Senior Rachel Dowd is ranked in the top 1% of her class, but also excels off-campus, earning medals year-round for her impressive rowing expertise and working as a cancer researcher at UNMC in the summer.
Dowd is no stranger to rowing, as the sport has been an integral part of her family. Her father was a renowned rowing coach at Brock University in Ontario, CA. and is credited with transforming that program into Canada’s best. Alongside this accomplishment, he also coached the olympic rowing team in Canada, and is now an assistant coach at Creighton University.
“I definitely have some big shoes to fill,” Dowd said. “I try not to let that sort of penetrate my psyche that much, or like affect my mental state because it can kind of freak you out. It makes you anxious when you’re trying to live up to other people’s expectations. My family happens to do the sport and they’ve done it very well, but I also do the sport and I like it, and I’m okay with whatever level I end up doing it at.”
Dowd moved to Omaha from Denver, Colorado in 2019, where she was forced to adjust to a city with an extremely small rowing community.
“It was rough to move from a place where junior rowing was very prevalent in the community to somewhere where nobody knew what rowing even was,” Dowd said. “That was really hard to go from being in a little bit more of a team environment to being completely on my own, training by myself. It was just my brother and I.”
Dowd’s father’s position as a coach for the women’s rowing team at Creighton University provides Dowd with the opportunity to connect with the rowing community in a way she would have otherwise missed out on.
“I get up at 4:45 am and drive to the Creighton University campus where my dad coaches the women’s team and I practice along with the athletes,” Dowd said. “It’s really hard to build a sense of community and it has been made so much easier by being on a team with all of those girls, and I really am grateful that even though I’m not a student at that university, they’ve involved me in their activities. Things like that are really important, and I think that’s made rowing easier for me and it’s therefore made me a better rower.”
As a student athlete, Dowd must effectively balance her commitment to rowing and her advanced course schedule, sometimes leaving practice at Creighton early in order to make it to school.
“If I’m not rowing, chances are that I’m eating or sleeping,” Dowd said. “It’s really hard sometimes to muster up the energy to work on stuff for school, but I think it makes you really organized. I had two weeks off in between seasons, and my grades went up so much in such a short span of time.
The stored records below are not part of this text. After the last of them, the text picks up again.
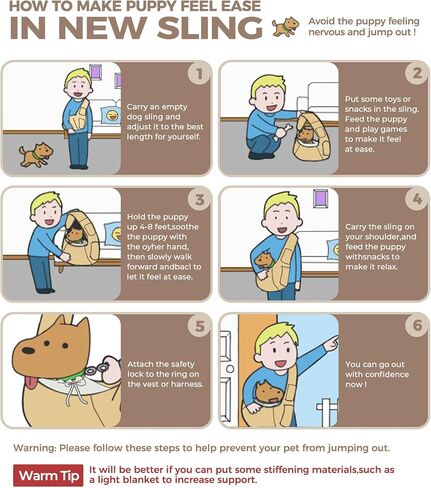 HOW TO MAKE PUPPY FEEL EASE
IN NEW SLING

Avoid the puppy feeling nervous and jump out !

1
Carry an empty dog sling and adjust it to the best length for yourself.

2
Put some toys or snacks in the sling. Feed the puppy and play games to make it feel at ease.

3
Hold the puppy up 4-8 feet,soothe the puppy with the oyher hand, then slowly walk forward andbacl to let it feel at ease.

4
Carry the sling on your shoulder,and feed the puppy withsnacks to make it relax.

5
Attach the safety lock to the ring on the vest or harness.

6
You can go out with confidence now !

Warning: Please follow these steps to help prevent your pet from jumping out.

Warm Tip
It will be better if you can put some stiffening materials,such as a light blanket to increase support.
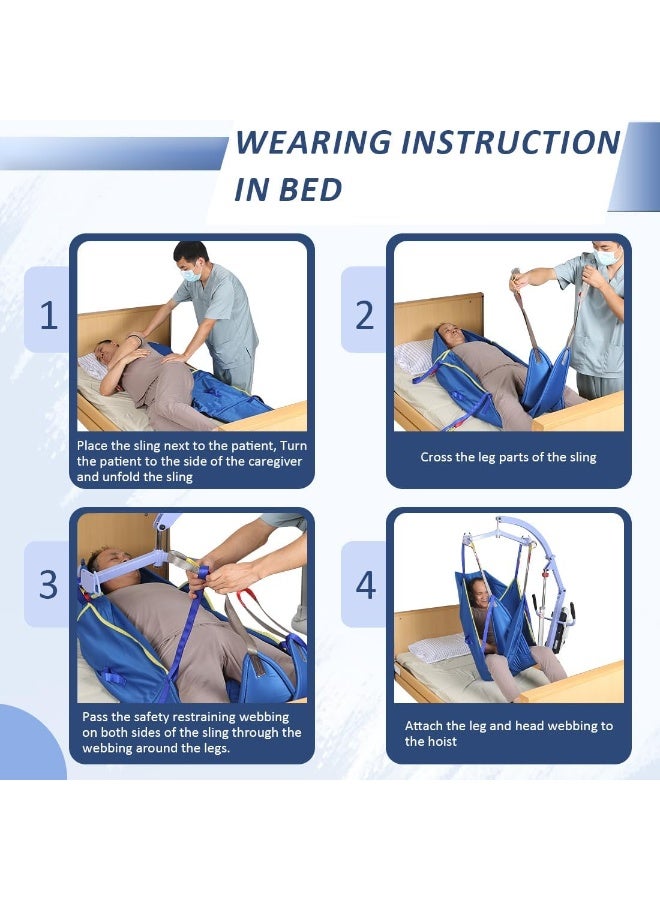 WEARING INSTRUCTION IN BED

1

Place the sling next to the patient, Turn the patient to the side of the caregiver and unfold the sling

2

Cross the leg parts of the sling

3

Pass the safety restraining webbing on both sides of the sling through the webbing around the legs.

4

Attach the leg and head webbing to the hoist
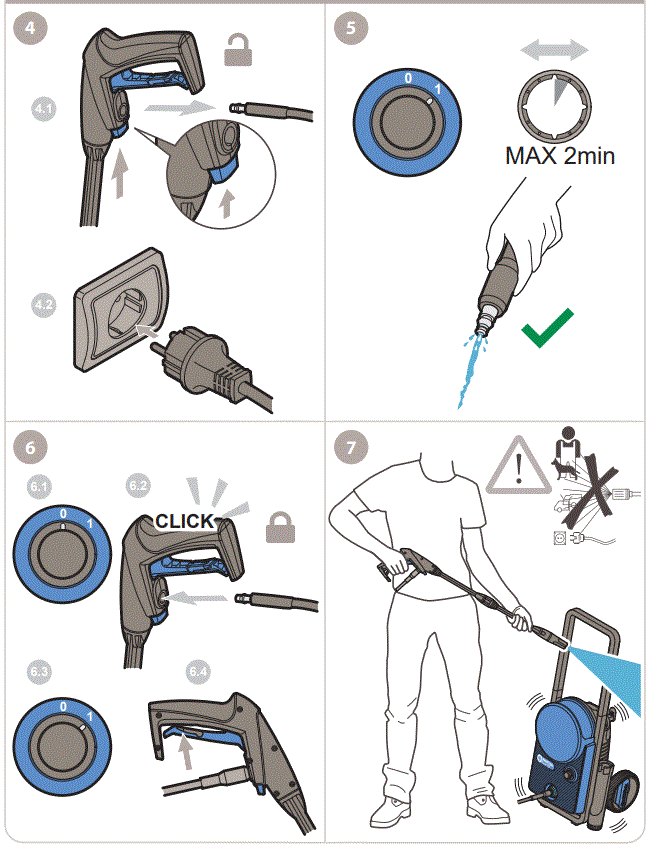 4

4.1

4.2

5

0 1

MAX 2min

6

6.1

0 1

6.2

CLICK

6.3

0 1

6.4

7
It’s not even the time commitment so much as how much it tires you out. Rowing made me better as a person because I’m more organized.”
On top of her busy school years, Dowd has been working at UNMC through SURP, a program meant for undergraduates interested in research.
“It was meant for grad students but they wanted to try high school students in the program,” Dowd said. “I heard about that and I felt like it sounded like a good opportunity. I got accepted into the Department of Biochemistry and Molecular Biology, and for the past two summers, I’ve been working on pancreatic cancer research.”
Dowd explained that the job will help her in her expected career path in the field of research.
“It feels really good to be a part of something that is helping people even if it’s not as direct as being a you know, a doctor or a nurse or some type of first responder,” Dowd said. “My parents instilled a sense of ‘whatever I do with my life, it should give back to the world,’ And I feel like this would be a good way for me to give back. I’m thinking of pursuing a career in biomedical research or biomedical engineering, something like that, because I really want to help people.’
Dowd’s successful time management has earned her a spot at Columbia University in the City of New York, where she will continue rowing at the collegiate level.
“Rowing has opened up college opportunities to me because of my abilities within that sport and how the things I’ve learned have transferred into my academics, and that’s why I’m committed to a really good university,” Dowd said. “You really do need to be disciplined, not only physically but psychologically; I think that really helped me to be a good student. I just really like learning… It would be boring if people didn’t pay attention in school. You might not use everything you’re learning, but it’s still really, really cool. Not enough people acknowledge that, and a lot of people take the things that they learn here for granted.”
Along with the many concrete rewards the sport has come with, Dowd has personally gained more from her time on the water.
“While you’re putting yourself in a physical discomfort, it honestly provides a really good place to think and it both builds character and sort of reveals who you are as a person, and I really like that,” Dowd said. “I think that participating in any sport, the sport I chose just happened to be rowing, has made me a better and more well rounded individual.”
Dowd said that everyone should attempt a sport at any point in their life, but emphasized the importance of being part of a team.
“I think people just need something that provides them with a sense of community,” Dowd said. “Whether that’s doing a sport, being on a debate team or being really involved in your local youth group, I think that it’s really good to be a part of something. I chose to do that through sports, but it doesn’t really matter what you choose to do as long as you enjoy it and it inspires you to get better at life.